Work to complete
Rewrite the listing below from the line holding "From among the options" through the line holding "[204,20], [281,188], [243,91], [155,166], [345,232]", inclusive, with "butterfly hindwing" changed to "butterfly wing" and everything else left as is.
* START *
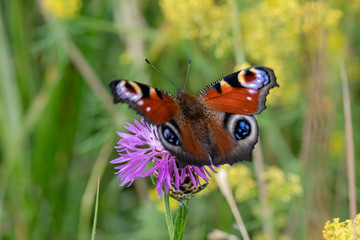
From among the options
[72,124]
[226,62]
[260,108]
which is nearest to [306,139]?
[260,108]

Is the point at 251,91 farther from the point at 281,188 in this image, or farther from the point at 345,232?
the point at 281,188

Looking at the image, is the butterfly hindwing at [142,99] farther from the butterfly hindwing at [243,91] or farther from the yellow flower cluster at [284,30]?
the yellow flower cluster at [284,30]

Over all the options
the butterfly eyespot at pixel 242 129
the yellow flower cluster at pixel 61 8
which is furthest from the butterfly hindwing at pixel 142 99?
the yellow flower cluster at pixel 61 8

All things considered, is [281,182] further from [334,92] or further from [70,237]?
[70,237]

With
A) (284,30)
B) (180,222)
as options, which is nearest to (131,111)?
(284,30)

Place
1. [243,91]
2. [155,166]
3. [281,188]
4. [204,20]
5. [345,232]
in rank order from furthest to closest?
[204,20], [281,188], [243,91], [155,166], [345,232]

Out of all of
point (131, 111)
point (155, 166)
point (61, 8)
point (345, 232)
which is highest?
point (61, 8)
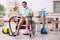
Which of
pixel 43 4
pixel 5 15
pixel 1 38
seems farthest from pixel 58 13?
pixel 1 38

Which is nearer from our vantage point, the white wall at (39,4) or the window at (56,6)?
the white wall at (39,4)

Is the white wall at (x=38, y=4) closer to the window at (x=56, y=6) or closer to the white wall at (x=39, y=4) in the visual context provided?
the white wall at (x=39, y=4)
* END *
* START *
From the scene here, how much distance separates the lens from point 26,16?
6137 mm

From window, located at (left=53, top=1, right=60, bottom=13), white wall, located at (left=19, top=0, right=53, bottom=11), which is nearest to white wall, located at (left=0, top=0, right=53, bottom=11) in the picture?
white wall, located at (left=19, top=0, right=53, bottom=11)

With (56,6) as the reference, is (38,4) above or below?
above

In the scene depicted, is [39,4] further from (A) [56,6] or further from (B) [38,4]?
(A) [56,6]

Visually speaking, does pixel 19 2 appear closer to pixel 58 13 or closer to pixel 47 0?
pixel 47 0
* END *
Response to the exercise
From among the options
[72,124]
[226,62]
[260,108]
which is nearest to [306,139]?
[260,108]

Is the point at 251,91 farther from the point at 281,188 in this image, or farther from the point at 345,232?
the point at 281,188

Looking at the image, is the butterfly wing at [142,99] farther from the butterfly wing at [243,91] or farther from the yellow flower cluster at [284,30]?
the yellow flower cluster at [284,30]

Over all the options
the butterfly eyespot at pixel 242 129
the yellow flower cluster at pixel 61 8
which is furthest from the butterfly wing at pixel 142 99?
the yellow flower cluster at pixel 61 8

All things considered, is [281,182] further from [334,92] or further from [70,237]?
[70,237]

With
A) (284,30)
B) (180,222)
as options, which is nearest to (131,111)?
(284,30)

Place
1. [243,91]
2. [155,166]
3. [281,188]
4. [204,20]
5. [345,232]
in rank order from furthest to closest?
[204,20], [281,188], [243,91], [155,166], [345,232]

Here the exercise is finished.